On Creativity

When an artist or inventor creates something truly original, we tend to envision it as a thunderbolt, a flash of genius striking from above. Imagine Picasso painting La Demoiselles D’Avignon, the first Cubist work, with its startling multiple angles and unprecedented gorgeous weirdness. How did that happen?

That’s one of the questions that Time magazine’s special issue The Science of Creativity, edited by my friend (and Gotham student!) Richard Jerome, tries to answer.  It’s a fascinating read, full of insights into how and why humans make art, tell stories, and invent things.
In “Under the Hood of Creativity,” writers Anthony Brandt and David Eagleman explore what happens in the brains of people who invent something humanity has never seen before—like Picasso, or geneticist Randy Lewis, who spliced spider DNA into a goat. (Really. That’s not a Marvel comic.)

“When an artist breaks the mold to create something [novel], it is the result of basic software running in the brain,” Brandt and Eagleman write. “The brain doesn’t passively take things in like a recorder; instead, it constantly works over the sensory data it receives.”

According to Brandt and Eagleman, the brain works external data into something new in three basic ways: it can bend it, break it, or blend it.

In bending, the brain manipulates data into a new shape. It’s architect Frank Gehry looking at the flat faces of buildings and finding a way to make them undulate.

In breaking, the brain takes information, breaks it into pieces, then reassembles it into something new. Picasso looked at human faces and then sectioned them into triangles, eyes stacked one atop the other.

In blending, the brain combines familiar ingredients in new recipes. At Apple, Steve Jobs synthesized existing code, hardware, and software and then stuck it in your pocket.

Cautionary note: I’m not saying that bending, breaking, and blending are all that matter when writing. We’ve all read something that tried to be fabulous, famous, or fresh, for the sake of being fabulous, famous, or fresh, and the results were usually disastrous.

Instead, use bending, breaking, and blending to wrest your own story out of your head.
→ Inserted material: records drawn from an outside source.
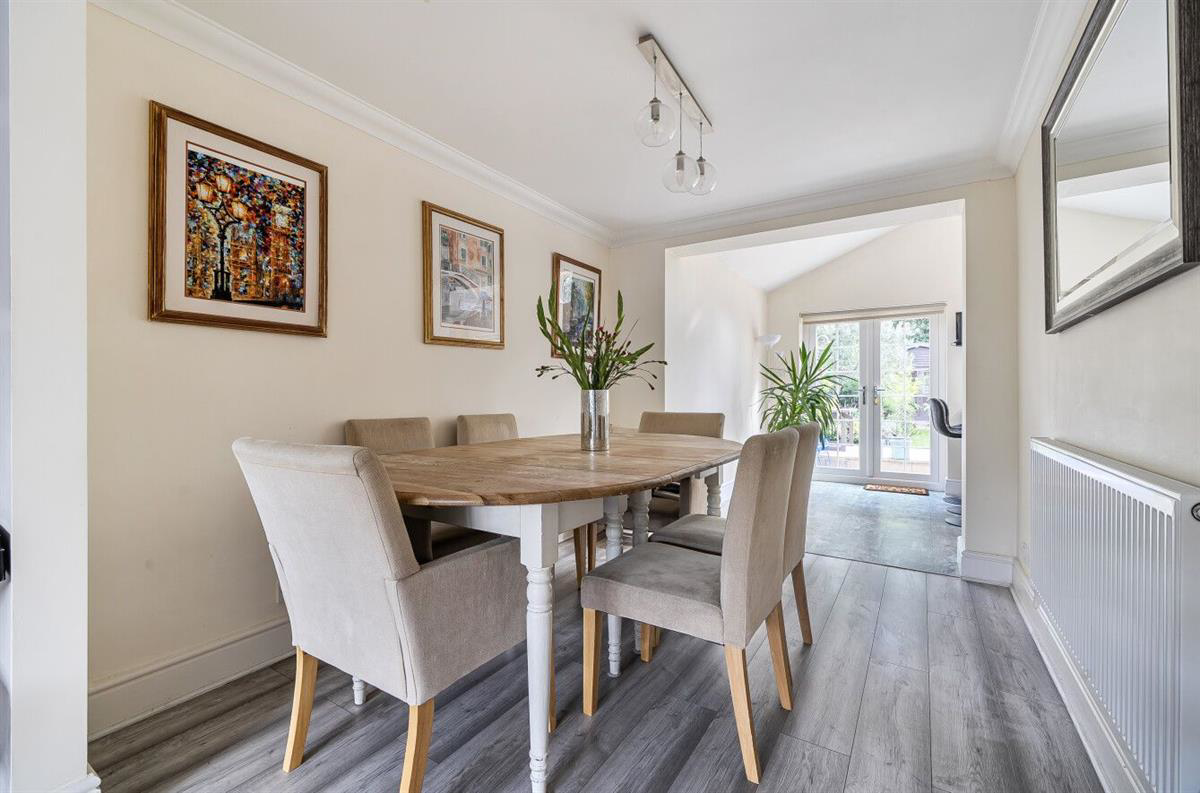 Holmes Crescent, Wokingham, photo 5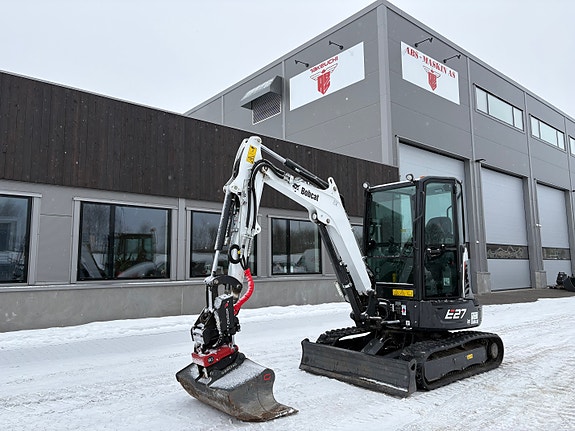 Bobcat E27, kun 176t, rotortilt, 2 skuffer, SOM NY!!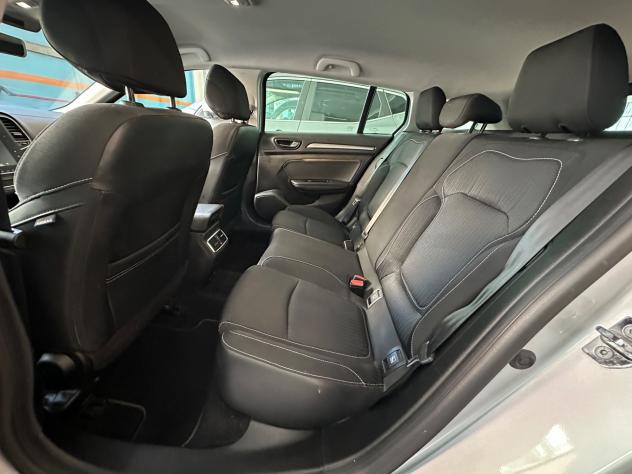 Renault Mane Sporter TCe 140 CV EDC Intens - Foto 9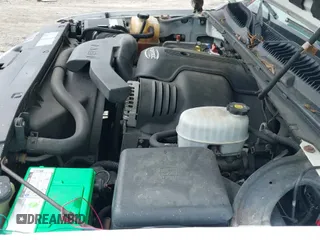 2004 GMC Yukon XL z VIN 1GKFK66U44J123189, wystawiony jako IAAI lot #42970368 z przebiegiem 121 000 mil mil oraz . Historia ofert i sprzedaży dostępna na DreamBid. Obrazek 13.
Plot giving you a hard time? Try breaking it into pieces. Character feeling flat and one-dimensional? Hoover up details about people you know, people in the news, people on the subway—and blend them until you create someone you may never have imagined before.

And don’t limit yourself to using these ideas only in your writing. As Richard, the editor, said, creativity “is fundamental to being human—we use creativity countless ways in the course of our daily lives—even to do something so obviously mundane as balancing our checkbooks.”